Podemos presenciar realmente o estado de calamidade que o território vive. É um cenário de guerra. A nossa unidade de Saúde Indígena, nosso povo lá de Surucucu, assim como a unidade de saúde aqui em Boa Vista são praticamente campos de concentração.

No Hospital da Criança Santo Antônio as crianças indígenas internadas recebem alimentação seguindo as tradições socioculturais de sua etnia, segundo o nutricionista Pedro Oliveira, com produtos como macaxeira, batata doce, abóbora e carimã.
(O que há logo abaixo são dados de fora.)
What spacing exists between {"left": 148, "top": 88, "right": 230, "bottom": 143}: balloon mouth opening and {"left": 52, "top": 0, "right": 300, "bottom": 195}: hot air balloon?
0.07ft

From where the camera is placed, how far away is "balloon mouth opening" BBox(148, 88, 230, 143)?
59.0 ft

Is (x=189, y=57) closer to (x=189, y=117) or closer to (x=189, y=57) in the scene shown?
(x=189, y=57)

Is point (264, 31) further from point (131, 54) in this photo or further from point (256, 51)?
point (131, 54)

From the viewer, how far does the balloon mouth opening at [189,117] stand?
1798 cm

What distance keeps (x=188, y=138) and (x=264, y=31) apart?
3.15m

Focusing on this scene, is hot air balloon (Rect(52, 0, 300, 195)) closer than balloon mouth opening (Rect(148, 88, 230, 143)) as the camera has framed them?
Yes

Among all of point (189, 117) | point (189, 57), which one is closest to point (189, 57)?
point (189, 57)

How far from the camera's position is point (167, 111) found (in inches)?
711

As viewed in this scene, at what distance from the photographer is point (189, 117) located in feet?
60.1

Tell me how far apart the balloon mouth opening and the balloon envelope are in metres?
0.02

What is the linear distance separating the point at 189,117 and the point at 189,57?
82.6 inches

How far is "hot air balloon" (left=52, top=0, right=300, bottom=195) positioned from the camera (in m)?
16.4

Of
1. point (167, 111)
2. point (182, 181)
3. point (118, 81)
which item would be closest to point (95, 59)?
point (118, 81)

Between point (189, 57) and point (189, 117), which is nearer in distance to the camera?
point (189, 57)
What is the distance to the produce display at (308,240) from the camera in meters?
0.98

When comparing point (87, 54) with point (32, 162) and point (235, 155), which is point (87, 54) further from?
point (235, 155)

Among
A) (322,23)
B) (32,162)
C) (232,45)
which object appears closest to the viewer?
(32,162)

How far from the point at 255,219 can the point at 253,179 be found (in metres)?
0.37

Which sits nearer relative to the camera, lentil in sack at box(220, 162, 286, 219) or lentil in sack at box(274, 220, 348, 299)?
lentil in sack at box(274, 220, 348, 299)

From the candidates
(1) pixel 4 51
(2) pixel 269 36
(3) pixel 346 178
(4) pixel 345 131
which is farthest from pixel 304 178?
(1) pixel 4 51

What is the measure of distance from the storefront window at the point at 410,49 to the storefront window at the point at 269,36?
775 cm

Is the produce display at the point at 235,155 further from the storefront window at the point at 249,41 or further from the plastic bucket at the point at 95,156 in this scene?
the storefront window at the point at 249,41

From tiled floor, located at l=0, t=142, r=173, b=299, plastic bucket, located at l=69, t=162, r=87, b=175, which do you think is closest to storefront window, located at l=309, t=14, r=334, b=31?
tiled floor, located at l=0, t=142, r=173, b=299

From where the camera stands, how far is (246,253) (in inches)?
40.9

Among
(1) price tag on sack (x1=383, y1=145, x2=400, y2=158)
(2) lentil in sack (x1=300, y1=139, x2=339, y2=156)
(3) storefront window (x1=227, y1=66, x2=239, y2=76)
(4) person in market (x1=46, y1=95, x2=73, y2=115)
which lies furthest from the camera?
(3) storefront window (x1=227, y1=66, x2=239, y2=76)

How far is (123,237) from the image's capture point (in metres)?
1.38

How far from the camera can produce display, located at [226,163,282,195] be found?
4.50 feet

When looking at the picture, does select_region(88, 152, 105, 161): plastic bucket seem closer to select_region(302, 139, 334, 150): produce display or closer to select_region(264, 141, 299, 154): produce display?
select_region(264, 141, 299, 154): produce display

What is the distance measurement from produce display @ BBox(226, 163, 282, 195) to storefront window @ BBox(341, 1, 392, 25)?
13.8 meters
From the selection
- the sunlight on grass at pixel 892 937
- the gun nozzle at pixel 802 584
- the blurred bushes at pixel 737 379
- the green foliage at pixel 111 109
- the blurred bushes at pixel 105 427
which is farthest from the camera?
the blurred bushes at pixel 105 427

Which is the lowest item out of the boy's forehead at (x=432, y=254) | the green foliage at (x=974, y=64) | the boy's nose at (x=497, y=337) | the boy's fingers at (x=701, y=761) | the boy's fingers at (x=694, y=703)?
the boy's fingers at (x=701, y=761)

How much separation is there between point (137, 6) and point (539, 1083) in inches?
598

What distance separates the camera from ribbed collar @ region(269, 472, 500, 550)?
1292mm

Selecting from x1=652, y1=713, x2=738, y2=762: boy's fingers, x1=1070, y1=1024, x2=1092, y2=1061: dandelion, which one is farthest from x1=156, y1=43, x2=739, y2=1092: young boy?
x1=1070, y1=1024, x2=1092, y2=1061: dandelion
O problema é que nem sempre eles conseguem seguir o tratamento depois de sair da unidade, por falta de recursos.

No início de fevereiro, Davi Yanomami e seu filho Dario denunciaram a situação de calamidade vivida pelo seu povo ao subsecretário-geral para Assuntos Econômicos e Sociais da ONU, Li Junhua. As lideranças indígenas falaram sobre as invasões ao território e violência cometidas contra o povo Yanomami, incluindo violência sexual contra mulheres e avanço do garimpo, que seguiam até então sem respostas do governo federal.

O atual governo federal iniciou uma operação para retirada de 20 mil garimpeiros do território indígena no dia 6 de fevereiro.